__수행 과제__.
아래 기록 전체에서 "black suv"를 모두 "dark SUV"로 바꾸어 갱신하고, 나머지는 그대로 두십시오. 답에서 그림은 빼십시오.
^^^^
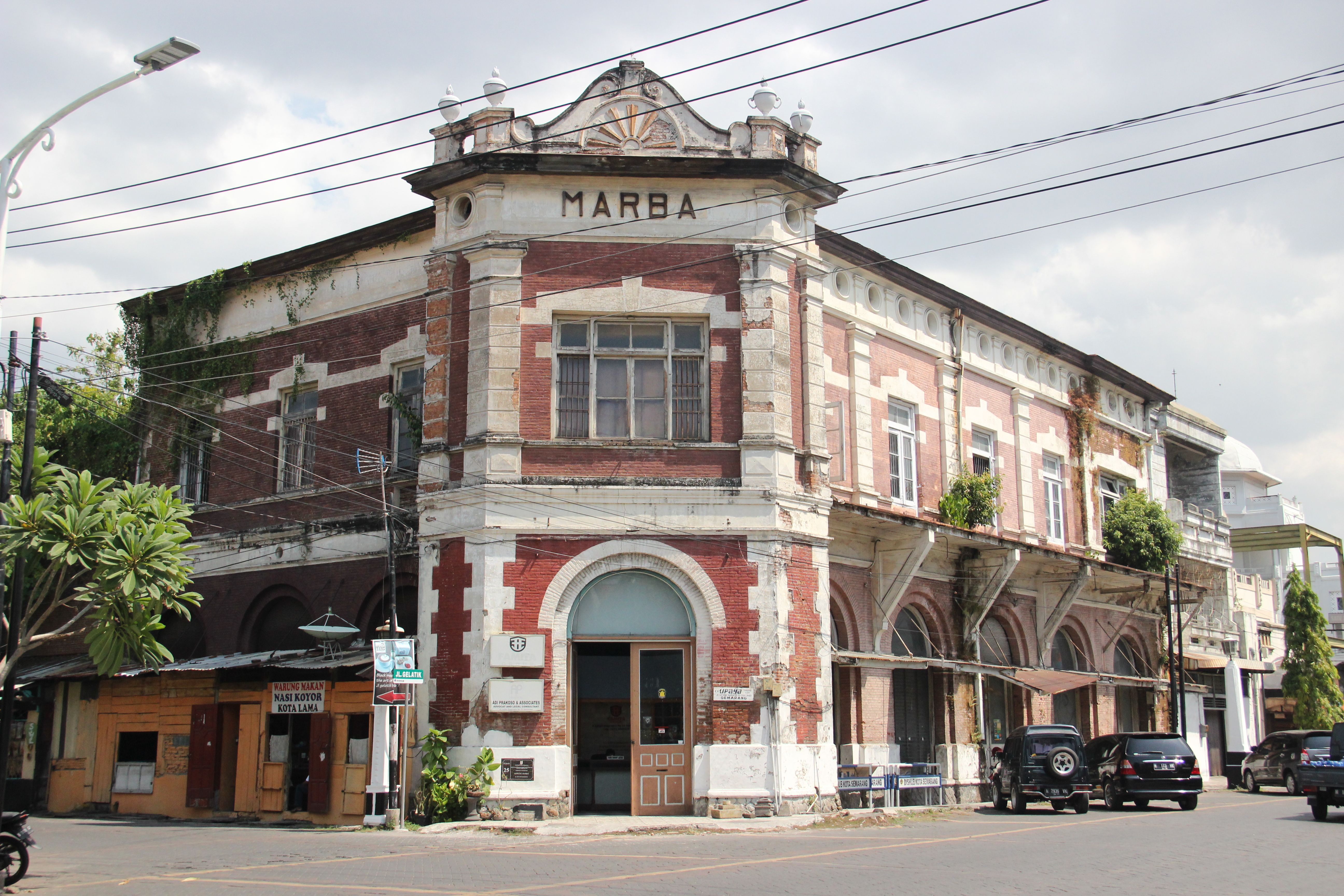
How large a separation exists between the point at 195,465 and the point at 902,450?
52.8ft

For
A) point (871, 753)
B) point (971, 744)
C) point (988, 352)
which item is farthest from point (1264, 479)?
point (871, 753)

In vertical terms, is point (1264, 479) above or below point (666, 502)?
above

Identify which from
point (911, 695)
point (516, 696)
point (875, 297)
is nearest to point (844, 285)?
point (875, 297)

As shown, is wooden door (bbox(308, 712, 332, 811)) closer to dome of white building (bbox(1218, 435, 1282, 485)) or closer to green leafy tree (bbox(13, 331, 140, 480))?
green leafy tree (bbox(13, 331, 140, 480))

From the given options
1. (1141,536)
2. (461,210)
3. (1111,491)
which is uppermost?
(461,210)

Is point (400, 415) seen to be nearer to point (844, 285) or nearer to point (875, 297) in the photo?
point (844, 285)

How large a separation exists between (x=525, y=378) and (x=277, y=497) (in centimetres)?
779

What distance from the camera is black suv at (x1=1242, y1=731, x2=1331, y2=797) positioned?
29.2m

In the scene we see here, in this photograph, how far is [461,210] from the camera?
21.8m

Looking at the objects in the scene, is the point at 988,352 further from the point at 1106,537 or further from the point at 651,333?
the point at 651,333

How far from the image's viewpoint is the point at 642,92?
21547 mm

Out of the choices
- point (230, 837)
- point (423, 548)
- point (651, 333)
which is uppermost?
point (651, 333)

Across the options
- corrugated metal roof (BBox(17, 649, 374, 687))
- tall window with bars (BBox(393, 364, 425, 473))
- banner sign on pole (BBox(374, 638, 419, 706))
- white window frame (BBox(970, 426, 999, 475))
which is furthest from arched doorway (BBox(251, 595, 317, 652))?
white window frame (BBox(970, 426, 999, 475))

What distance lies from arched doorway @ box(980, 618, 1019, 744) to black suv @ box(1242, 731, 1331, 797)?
7.06m
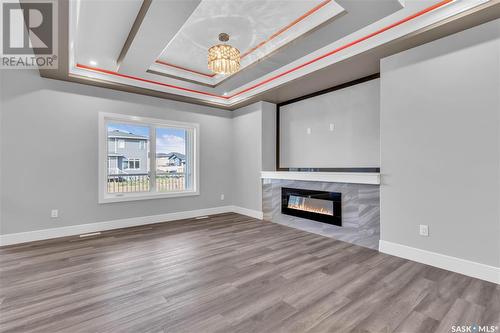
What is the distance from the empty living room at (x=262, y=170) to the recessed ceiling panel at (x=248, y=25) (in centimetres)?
3

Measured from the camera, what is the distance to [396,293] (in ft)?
7.00

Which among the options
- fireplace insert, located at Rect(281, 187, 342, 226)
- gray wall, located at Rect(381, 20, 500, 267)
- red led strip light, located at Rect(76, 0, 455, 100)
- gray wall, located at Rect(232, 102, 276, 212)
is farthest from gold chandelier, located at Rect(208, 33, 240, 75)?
fireplace insert, located at Rect(281, 187, 342, 226)

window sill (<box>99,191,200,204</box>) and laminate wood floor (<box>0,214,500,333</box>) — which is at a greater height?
window sill (<box>99,191,200,204</box>)

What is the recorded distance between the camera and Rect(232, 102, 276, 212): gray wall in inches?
207

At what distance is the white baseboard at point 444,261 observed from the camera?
2346 mm

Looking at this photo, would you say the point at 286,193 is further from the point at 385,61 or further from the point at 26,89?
the point at 26,89

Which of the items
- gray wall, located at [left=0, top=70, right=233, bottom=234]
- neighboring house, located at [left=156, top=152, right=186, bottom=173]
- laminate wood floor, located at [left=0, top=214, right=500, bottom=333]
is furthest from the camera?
neighboring house, located at [left=156, top=152, right=186, bottom=173]

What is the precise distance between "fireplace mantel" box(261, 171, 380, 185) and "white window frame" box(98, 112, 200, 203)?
1.72m

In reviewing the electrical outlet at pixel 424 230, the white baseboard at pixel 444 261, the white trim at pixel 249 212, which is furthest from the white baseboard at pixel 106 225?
the electrical outlet at pixel 424 230

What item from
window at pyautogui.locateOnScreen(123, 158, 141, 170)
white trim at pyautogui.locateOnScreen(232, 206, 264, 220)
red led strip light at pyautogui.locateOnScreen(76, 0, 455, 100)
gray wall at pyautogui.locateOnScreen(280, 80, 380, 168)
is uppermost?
red led strip light at pyautogui.locateOnScreen(76, 0, 455, 100)

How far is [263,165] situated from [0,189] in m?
4.37

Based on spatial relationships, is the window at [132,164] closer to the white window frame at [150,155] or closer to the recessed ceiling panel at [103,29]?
the white window frame at [150,155]

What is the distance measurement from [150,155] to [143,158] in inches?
5.9

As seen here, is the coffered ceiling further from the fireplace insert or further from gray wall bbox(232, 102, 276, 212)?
the fireplace insert
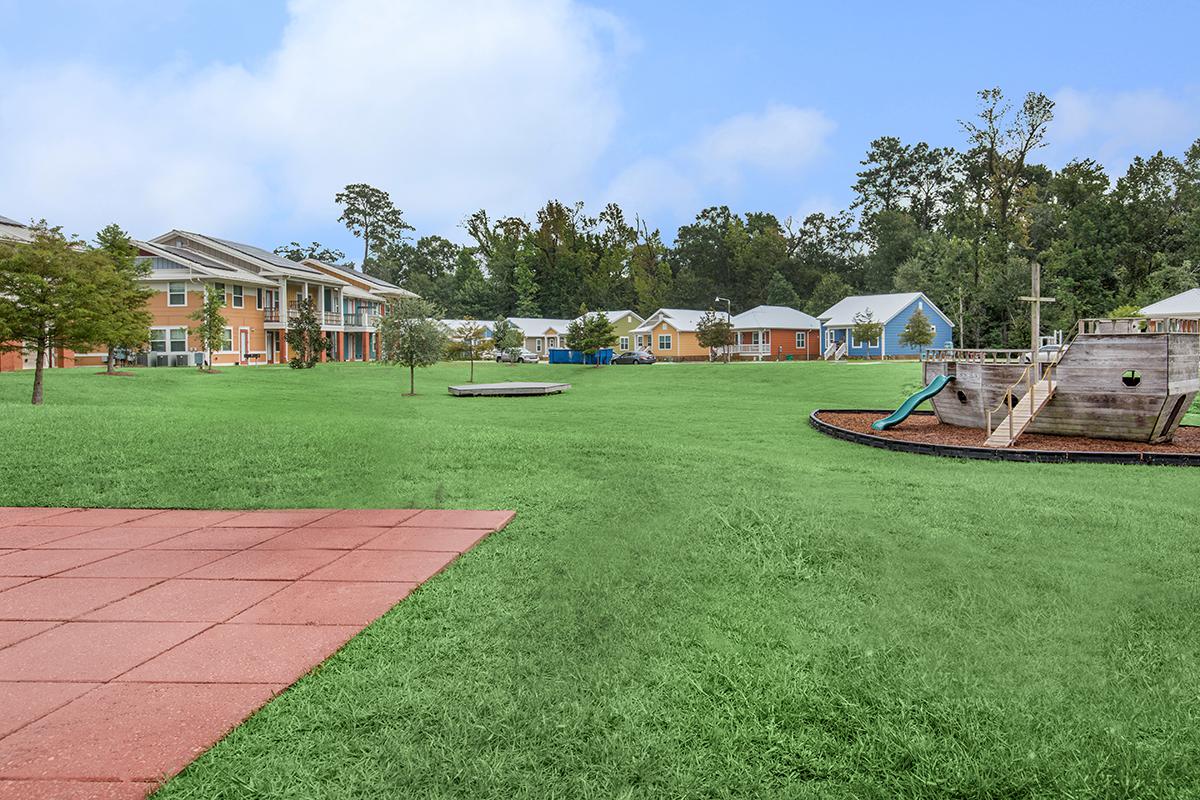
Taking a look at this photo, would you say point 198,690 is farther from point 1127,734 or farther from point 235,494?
point 235,494

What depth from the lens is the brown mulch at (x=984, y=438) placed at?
13891 mm

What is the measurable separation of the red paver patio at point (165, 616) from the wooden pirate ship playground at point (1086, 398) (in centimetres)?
1034

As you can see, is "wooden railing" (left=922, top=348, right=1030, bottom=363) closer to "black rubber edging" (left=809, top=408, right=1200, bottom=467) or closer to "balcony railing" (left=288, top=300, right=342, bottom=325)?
"black rubber edging" (left=809, top=408, right=1200, bottom=467)

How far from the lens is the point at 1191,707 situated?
11.5ft

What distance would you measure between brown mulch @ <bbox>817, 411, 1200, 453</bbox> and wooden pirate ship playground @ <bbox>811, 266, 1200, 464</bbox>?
2cm

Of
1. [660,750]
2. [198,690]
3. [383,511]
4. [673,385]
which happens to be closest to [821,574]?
[660,750]

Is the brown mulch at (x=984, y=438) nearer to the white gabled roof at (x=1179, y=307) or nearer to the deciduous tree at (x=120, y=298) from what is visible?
the deciduous tree at (x=120, y=298)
^^^^
__답변__.
How large a separation exists between the point at 195,465 and the point at 902,450?
52.8ft

For
A) point (871, 753)
B) point (971, 744)
C) point (988, 352)
which item is farthest from point (1264, 479)?
point (871, 753)

In vertical terms, is point (1264, 479) above or below point (666, 502)?
above

Identify which from
point (911, 695)
point (516, 696)
point (875, 297)
is nearest to point (844, 285)?
point (875, 297)

As shown, is wooden door (bbox(308, 712, 332, 811)) closer to dome of white building (bbox(1218, 435, 1282, 485)) or closer to green leafy tree (bbox(13, 331, 140, 480))?
green leafy tree (bbox(13, 331, 140, 480))

From the given options
1. (1141,536)
2. (461,210)
3. (1111,491)
which is uppermost?
(461,210)

Is point (400, 415) seen to be nearer to point (844, 285) or nearer to point (875, 297) in the photo?
point (844, 285)

How large a separation exists between (x=525, y=378) and (x=277, y=497) (in centimetres)?
779

What distance from the camera is dark SUV at (x1=1242, y1=731, x2=1331, y2=797) positioned?
29.2m

In the scene we see here, in this photograph, how far is [461,210] from the camera?
21.8m

Looking at the objects in the scene, is the point at 988,352 further from the point at 1106,537 or further from the point at 651,333?
the point at 651,333

How far from the image's viewpoint is the point at 642,92?
21547 mm

Out of the choices
- point (230, 837)
- point (423, 548)
- point (651, 333)
which is uppermost?
point (651, 333)

Across the options
- corrugated metal roof (BBox(17, 649, 374, 687))
- tall window with bars (BBox(393, 364, 425, 473))
- banner sign on pole (BBox(374, 638, 419, 706))
- white window frame (BBox(970, 426, 999, 475))
which is furthest from arched doorway (BBox(251, 595, 317, 652))?
white window frame (BBox(970, 426, 999, 475))

What distance lies from arched doorway @ box(980, 618, 1019, 744) to dark SUV @ box(1242, 731, 1331, 797)?
7.06m
What is the distance from the empty living room at (x=262, y=170) to the recessed ceiling panel at (x=248, y=25) (in centimetres)?
3

Measured from the camera, what is the distance to [396,293] (in ft)?
7.00

Which among the options
- fireplace insert, located at Rect(281, 187, 342, 226)
- gray wall, located at Rect(381, 20, 500, 267)
- red led strip light, located at Rect(76, 0, 455, 100)
- gray wall, located at Rect(232, 102, 276, 212)
is farthest from gold chandelier, located at Rect(208, 33, 240, 75)?
fireplace insert, located at Rect(281, 187, 342, 226)

window sill (<box>99,191,200,204</box>) and laminate wood floor (<box>0,214,500,333</box>) — which is at a greater height?
window sill (<box>99,191,200,204</box>)

What is the recorded distance between the camera and Rect(232, 102, 276, 212): gray wall in inches?
207

At what distance is the white baseboard at point 444,261 observed from the camera?
2346 mm

Looking at this photo, would you say the point at 286,193 is further from the point at 385,61 or further from the point at 26,89?
the point at 26,89

Which of the items
- gray wall, located at [left=0, top=70, right=233, bottom=234]
- neighboring house, located at [left=156, top=152, right=186, bottom=173]
- laminate wood floor, located at [left=0, top=214, right=500, bottom=333]
is furthest from the camera?
neighboring house, located at [left=156, top=152, right=186, bottom=173]

What is the precise distance between "fireplace mantel" box(261, 171, 380, 185) and "white window frame" box(98, 112, 200, 203)?
1.72m

In reviewing the electrical outlet at pixel 424 230, the white baseboard at pixel 444 261, the white trim at pixel 249 212, which is furthest from the white baseboard at pixel 106 225?
the electrical outlet at pixel 424 230

What item from
window at pyautogui.locateOnScreen(123, 158, 141, 170)
white trim at pyautogui.locateOnScreen(232, 206, 264, 220)
red led strip light at pyautogui.locateOnScreen(76, 0, 455, 100)
gray wall at pyautogui.locateOnScreen(280, 80, 380, 168)
is uppermost?
red led strip light at pyautogui.locateOnScreen(76, 0, 455, 100)

How far is [263,165] situated from [0,189] in m?
4.37

Based on spatial relationships, is the window at [132,164] closer to the white window frame at [150,155] or closer to the recessed ceiling panel at [103,29]?
the white window frame at [150,155]

What is the distance measurement from [150,155] to [143,158] in inches?
5.9

As seen here, is the coffered ceiling further from the fireplace insert or further from gray wall bbox(232, 102, 276, 212)?
the fireplace insert
Taking a look at this photo, would you say point 198,690 is farther from point 1127,734 or farther from point 235,494?
point 235,494

What depth from the lens is the brown mulch at (x=984, y=438) placed at?
13891 mm

What is the measurable separation of the red paver patio at point (165, 616) from the wooden pirate ship playground at point (1086, 398) (in centimetres)?
1034

As you can see, is "wooden railing" (left=922, top=348, right=1030, bottom=363) closer to "black rubber edging" (left=809, top=408, right=1200, bottom=467) or closer to "balcony railing" (left=288, top=300, right=342, bottom=325)?
"black rubber edging" (left=809, top=408, right=1200, bottom=467)

How far from the lens is the point at 1191,707 situated?
11.5ft

What distance would you measure between brown mulch @ <bbox>817, 411, 1200, 453</bbox> and wooden pirate ship playground @ <bbox>811, 266, 1200, 464</bbox>?
2cm

Of
1. [660,750]
2. [198,690]
3. [383,511]
4. [673,385]
which happens to be closest to [821,574]?
[660,750]

Is the brown mulch at (x=984, y=438) nearer to the white gabled roof at (x=1179, y=307) or nearer to the deciduous tree at (x=120, y=298) from what is visible?
the deciduous tree at (x=120, y=298)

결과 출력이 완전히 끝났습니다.